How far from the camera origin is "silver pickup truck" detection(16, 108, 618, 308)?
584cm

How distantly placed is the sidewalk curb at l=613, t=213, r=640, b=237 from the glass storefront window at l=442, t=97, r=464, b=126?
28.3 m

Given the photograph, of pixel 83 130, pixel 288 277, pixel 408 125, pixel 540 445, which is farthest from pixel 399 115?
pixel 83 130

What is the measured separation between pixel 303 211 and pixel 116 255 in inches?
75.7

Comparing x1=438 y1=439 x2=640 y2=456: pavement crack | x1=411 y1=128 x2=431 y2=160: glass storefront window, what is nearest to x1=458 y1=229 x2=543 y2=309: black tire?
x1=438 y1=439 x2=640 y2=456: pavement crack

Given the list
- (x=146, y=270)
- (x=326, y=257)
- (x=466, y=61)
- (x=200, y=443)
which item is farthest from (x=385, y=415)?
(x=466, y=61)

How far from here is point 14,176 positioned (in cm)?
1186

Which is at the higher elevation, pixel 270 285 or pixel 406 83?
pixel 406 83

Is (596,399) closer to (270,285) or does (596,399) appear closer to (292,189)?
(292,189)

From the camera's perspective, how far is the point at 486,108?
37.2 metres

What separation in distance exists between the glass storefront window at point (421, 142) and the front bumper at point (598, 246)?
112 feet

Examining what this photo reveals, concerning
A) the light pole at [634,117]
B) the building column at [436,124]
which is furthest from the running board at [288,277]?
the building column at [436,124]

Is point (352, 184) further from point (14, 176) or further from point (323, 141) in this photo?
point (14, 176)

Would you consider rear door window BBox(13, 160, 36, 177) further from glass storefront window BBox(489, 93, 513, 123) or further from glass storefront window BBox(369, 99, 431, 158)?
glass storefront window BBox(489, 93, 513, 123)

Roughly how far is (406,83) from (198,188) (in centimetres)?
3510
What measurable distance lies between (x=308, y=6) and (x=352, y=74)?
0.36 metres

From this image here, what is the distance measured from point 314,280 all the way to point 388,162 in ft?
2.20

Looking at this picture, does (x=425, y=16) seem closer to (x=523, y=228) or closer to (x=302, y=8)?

────────────────────────────────────────

- **WRITTEN EXERCISE**:
Copy all of the records above word for word, keeping every line in its original order.

- **ANSWER BELOW**:
How far from the camera origin is "silver pickup truck" detection(16, 108, 618, 308)?
584cm

How distantly placed is the sidewalk curb at l=613, t=213, r=640, b=237 from the glass storefront window at l=442, t=97, r=464, b=126?
28.3 m

Given the photograph, of pixel 83 130, pixel 288 277, pixel 408 125, pixel 540 445, which is farthest from pixel 399 115?
pixel 83 130

What is the measured separation between pixel 303 211 and pixel 116 255 in inches?
75.7

Comparing x1=438 y1=439 x2=640 y2=456: pavement crack | x1=411 y1=128 x2=431 y2=160: glass storefront window, what is nearest to x1=458 y1=229 x2=543 y2=309: black tire?
x1=438 y1=439 x2=640 y2=456: pavement crack

Given the list
- (x=146, y=270)
- (x=326, y=257)
- (x=466, y=61)
- (x=200, y=443)
which item is farthest from (x=385, y=415)?
(x=466, y=61)

How far from here is point 14,176 positioned (in cm)?
1186

Which is at the higher elevation, pixel 270 285 or pixel 406 83?
pixel 406 83

Is (596,399) closer to (270,285) or does (596,399) appear closer to (292,189)?
(292,189)

From the camera's perspective, how far is the point at 486,108?
37.2 metres

What separation in distance exists between the glass storefront window at point (421, 142) and the front bumper at point (598, 246)?
112 feet

Examining what this photo reveals, concerning
A) the light pole at [634,117]
B) the building column at [436,124]
which is furthest from the running board at [288,277]?
the building column at [436,124]

Is point (352, 184) further from point (14, 176) or further from point (323, 141) in this photo?
point (14, 176)

Would you consider rear door window BBox(13, 160, 36, 177) further from glass storefront window BBox(489, 93, 513, 123) or further from glass storefront window BBox(369, 99, 431, 158)?
glass storefront window BBox(489, 93, 513, 123)

Roughly how far is (406,83) from (198,188) (in centimetres)?
3510
What measurable distance lies between (x=308, y=6) and (x=352, y=74)?
0.36 metres

From this image here, what is the distance measured from point 314,280 all the way to point 388,162 in ft?
2.20

Looking at this picture, does (x=425, y=16) seem closer to (x=523, y=228) or closer to (x=302, y=8)?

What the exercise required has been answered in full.